Объяснил я ему это очень достойно. Вы думаете, счет ему не понравился? Упаси бог! Он сосет, не переставая, из трубки, очень красиво улыбается, вынимает четвертную и швыряет ее мне, как швыряют трешницу. Очень красиво попрощался с нами и уехал на станцию.
– Ну, а теперь что ты скажешь, жена моя, о нашем немце?
– Дай бог, – говорит она, – чтобы мы получали таких немцев каждый день, было бы неплохо…
И-уехал наш немец. Не прошло после этого и трех дней, как заявляется ко мне почтальон и протягивает письмо, но сначала он просит потрудиться и заплатить четырнадцать копеек. За что четырнадцать копеек? Отправитель забыл, говорит он, наклеить марку.
Уплатил я четырнадцать копеек, распечатал письмо – написано по-немецки, ни слова не понимаю.
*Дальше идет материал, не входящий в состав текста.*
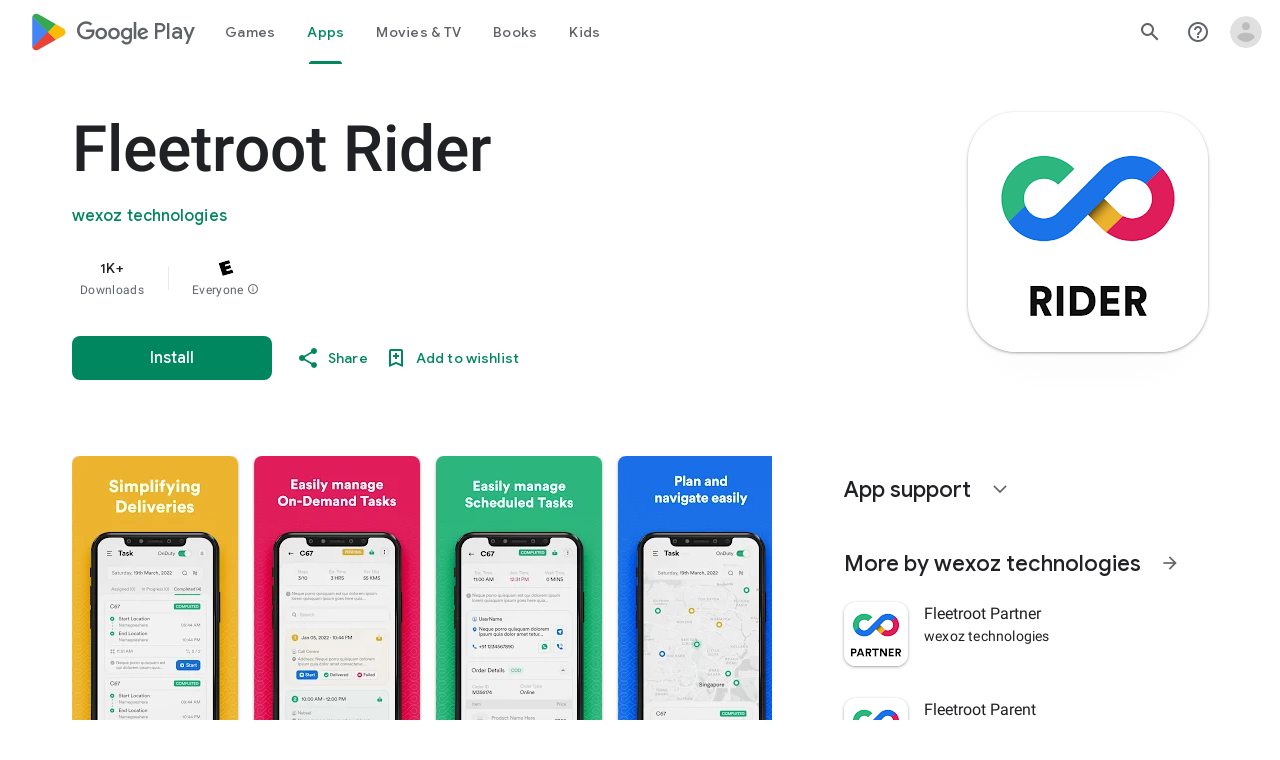

--- FILE ---
content_type: text/plain; charset=utf-8
request_url: https://play.google.com/play/log?format=json&authuser&proto_v2=true
body_size: -435
content:
["900000","1768520529395"]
Бегаю я с моим письмом то к одному, то к другому, никто не читает по-немецки, беда! Обошел все местечко, насилу нашел провизора в аптеке, тот читает по-немецки. Прочел он письмецо и объяснил, что пишет это мне какой-то немец, благодарит за спокойный ночлег, который он имел у нас, благодарит за гостеприимство, за любезность, которых никогда не забудет…
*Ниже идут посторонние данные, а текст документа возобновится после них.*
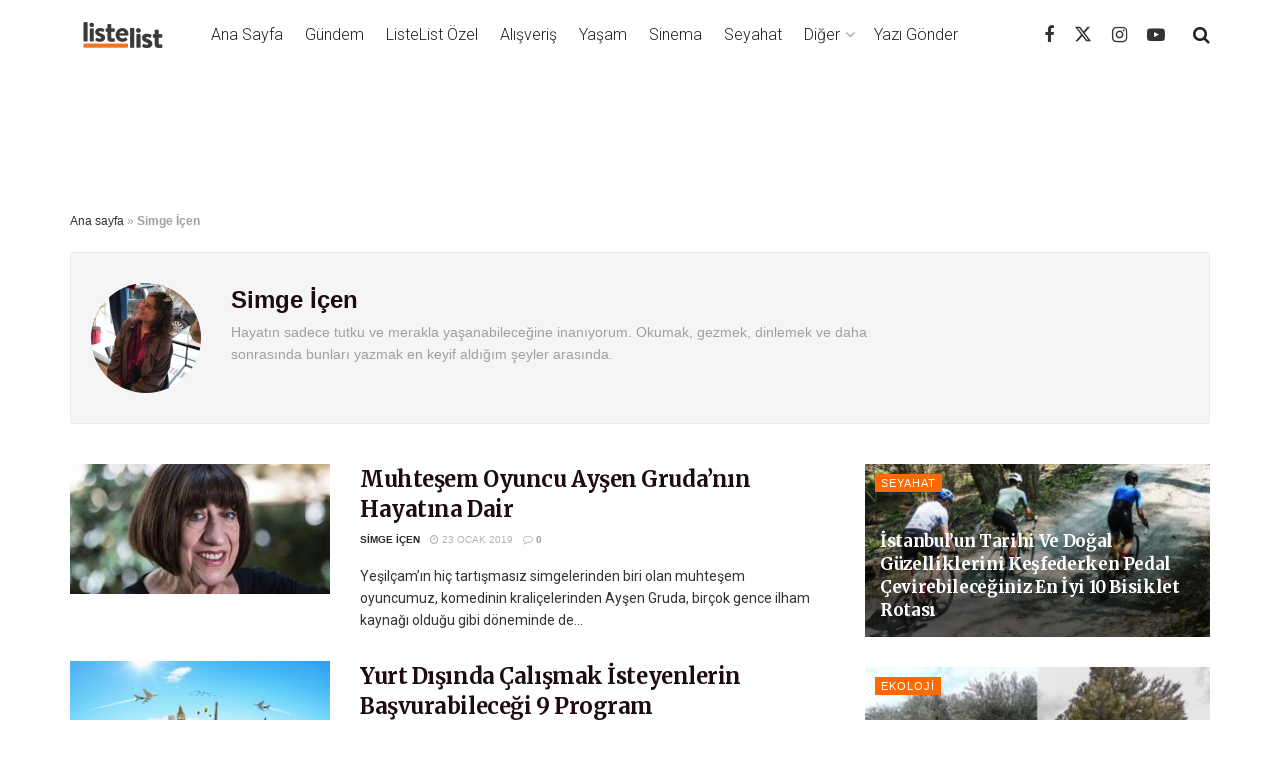

--- FILE ---
content_type: text/html; charset=utf-8
request_url: https://www.google.com/recaptcha/api2/aframe
body_size: 175
content:
<!DOCTYPE HTML><html><head><meta http-equiv="content-type" content="text/html; charset=UTF-8"></head><body><script nonce="WS1Qwwx52vR6lRSu7Q9MDg">/** Anti-fraud and anti-abuse applications only. See google.com/recaptcha */ try{var clients={'sodar':'https://pagead2.googlesyndication.com/pagead/sodar?'};window.addEventListener("message",function(a){try{if(a.source===window.parent){var b=JSON.parse(a.data);var c=clients[b['id']];if(c){var d=document.createElement('img');d.src=c+b['params']+'&rc='+(localStorage.getItem("rc::a")?sessionStorage.getItem("rc::b"):"");window.document.body.appendChild(d);sessionStorage.setItem("rc::e",parseInt(sessionStorage.getItem("rc::e")||0)+1);localStorage.setItem("rc::h",'1769486386287');}}}catch(b){}});window.parent.postMessage("_grecaptcha_ready", "*");}catch(b){}</script></body></html>

--- FILE ---
content_type: text/css
request_url: https://cdn.listelist.com/wp-content/themes/jnews-child/style.css?ver=1.0.3023
body_size: 996
content:
/*
Theme Name: JNews - Child Theme
Version: 1.0.3023
Theme URI: http://themeforest.net/?ref=jegtheme
Description: A basic starter child theme for customization purpose of JNews theme.
Author: Jegtheme
Author URI: http://themeforest.net/user/jegtheme?ref=jegtheme
Template: jnews
License: GPLv2 or later
License URI: http://www.gnu.org/licenses/gpl-2.0.html
*/

/* ------------------------------------------------------------------------- *
 *  Theme customization starts here
/* ------------------------------------------------------------------------- */


/*
	CSS Migrated from Jetpack:
*/

.jeg_footer_6 .jeg_footer_primary {
	padding: 20px 40px;	
}
@media (min-width: 768px) {
.mast-head,.mast-head-desktop  {margin-bottom: 20px !important; min-height: 90px;}
.mast-head-mobile {min-height: 0px !important;}
}
.mast-head-mobile  { min-height: 100px;}

#mastheadslot { margin: 0 auto; }
#mastheadslot iframe,
#sidebarslot-1 iframe, #sidebarslot-2 iframe, #sidebarslot-3 iframe, #sidebarslot-4 iframe,
#contentslot-1 iframe, #contentslot-2 iframe, #contentslot-3 iframe, #contentslot-4 iframe {
  margin: 10px auto;
}
div[id^='div-gpt-ad'] {
  text-align: center;
  display: flex;
  justify-content: center;
}
@media (max-width: 768px) {
  .mast-head { min-height: 0px;
    margin-bottom: 0px !important;}
}
.ad-skyscrapers {
    position: relative;
    width: 100%;
}
.ad-skyscraper-left {
    position: fixed;
    right: calc(50% + 580px);
    top: 100px;
}
.ad-skyscraper-right {
    position: fixed;
    left: calc(50% + 580px);
    top: 100px;
}
.res_descr {
	font-size: 16px !important;
}
.llg-inline label.gfield_label {
  font-weight: normal;
  width: 400px;
}
body .gform_wrapper .top_label .llg-inline div.ginput_container {
  display: inline-block;
  margin-top: 0;
  text-align: right;
}
.llg-inline .instruction {
  display: none;
}
@media (max-width: 991px) {
	.ad-skyscraper-left {
			right: calc(50% + 370px);
	}
	.ad-skyscraper-right {
			left: calc(50% + 370px);
	}
}
@media (min-width: 992px) and (max-width: 1200px) {
	.ad-skyscraper-left {
			right: calc(50% + 480px);
	}
	.ad-skyscraper-right {
			left: calc(50% + 480px);
	}
}

.postid-475353 .res_share, .postid-467696 .res_share { display: none; }
.postid-475353 .text-center .button.btn-warning, .postid-467696 .text-center .button.btn-warning { padding: 20px; font-size: 24px; margin-top: 30px; margin-bottom: 30px; height: auto; border-radius: 5px; }
.postid-475353 .quest_res, .postid-467696 .quest_res { display: none; }
.postid-475353 .res_title, .postid-467696 .res_title { text-align: center; }

@media (max-width: 770px) {
  .ad-skyscrapers {
    display: none;
  }
  #moove_gdpr_cookie_info_bar {
    bottom: 50px !important;
    width: 100vw !important;
    overflow: hidden;
  }
  #moove_gdpr_cookie_info_bar.moove-gdpr-info-bar-hidden {
    bottom: -400px !important;
  }
  #stickybannerslot {
    width: 100vw !important;
    background: #ffffff;
  }
  #stickybannerslot iframe {
    margin: 0 auto;
  }
}

.is-style-trendyol .wp-block-button__link {
  border-radius: 3px;
  background-color: #f27a1a;
  color: #ffffff;
}
.is-style-amazon .wp-block-button__link {
  border-radius: 3px;
  background-color: #000000;
  color: #ff9900;
}

.page-template-template-alisveris .jeg_content .btn {
  border-radius: 40px;
}

«Ох, пожалуйста, – думаю я, – очень хорошо. Если ты доволен, так и я доволен!»
И говорю я жене:
– Что ты скажешь о таком немце? Он, видно, дурак не из простых.
– Дай бог, – говорит она, – чтобы мы получали каждую неделю таких, умников, было бы совсем неплохо…
Проходит еще одна неделя. Возвращаюсь я как-то с вокзала домой. Навстречу идет мне жена, несет письмо и говорит, что почтальон велел доплатить двадцать восемь копеек.
– За что двадцать восемь копеек?
– Иначе, – говорит жена, – почтальон не хотел…
Распечатываю письмо – опять по-немецки. Бегу к провизору, прошу его прочитать. И рассказывает мне провизор, что этот самый немец только что миновал границу, и так как он возвращается домой на свою родину, то он еще раз благодарит меня за тихий ночлег, который он имел у меня, за наше гостеприимство, за нашу любезность, которых он никогда не забудет.
«Пропади ты, – думаю я, – со своей благодарностью». А дома жена спрашивает меня:
– Что это за письмо?
– Опять от немца, – говорю я. – Он не может, – говорю я, – забыть нашу любезность, сумасшедший немец!
– Дай бог, – говорит она, – чтобы мы каждую неделю получали таких сумасшедших, было бы совсем неплохо…
Проходит еще две недели. Приносят мне с почты большой пакет, почтальон требует за него пятьдесят шесть копеек. Я отказываюсь. Тогда почтальон говорит:
– Как хотите, – и берет пакет назад. Тогда я начинаю раскаиваться, ужасно хочется знать, откуда этот пакет, может быть – необходимая вещь?
Заплатил я пятьдесят шесть копеек, вскрываю пакет, смотрю – опять по-немецки. Отправляюсь я, конечно, прямо к провизору, умоляю его простить мою назойливость, – что делать, если бог меня наказал и я не умею читать по-немецки?.. И провизор читает мне новое послание от немца. Дело в том, что он прибыл уже домой и увиделся со своим дорогим семейством, с женой, с детьми, и рассказал им, как он приехал в Деражню, как встретил меня на вокзале, и как я его хорошо принял, предоставил ему хороший, спокойный ночлег, и вот в эту радостную для него минуту он не может не поблагодарить меня от всей души за гостеприимство, за нашу любезность, которых он не забудет никогда, до гробовой доски.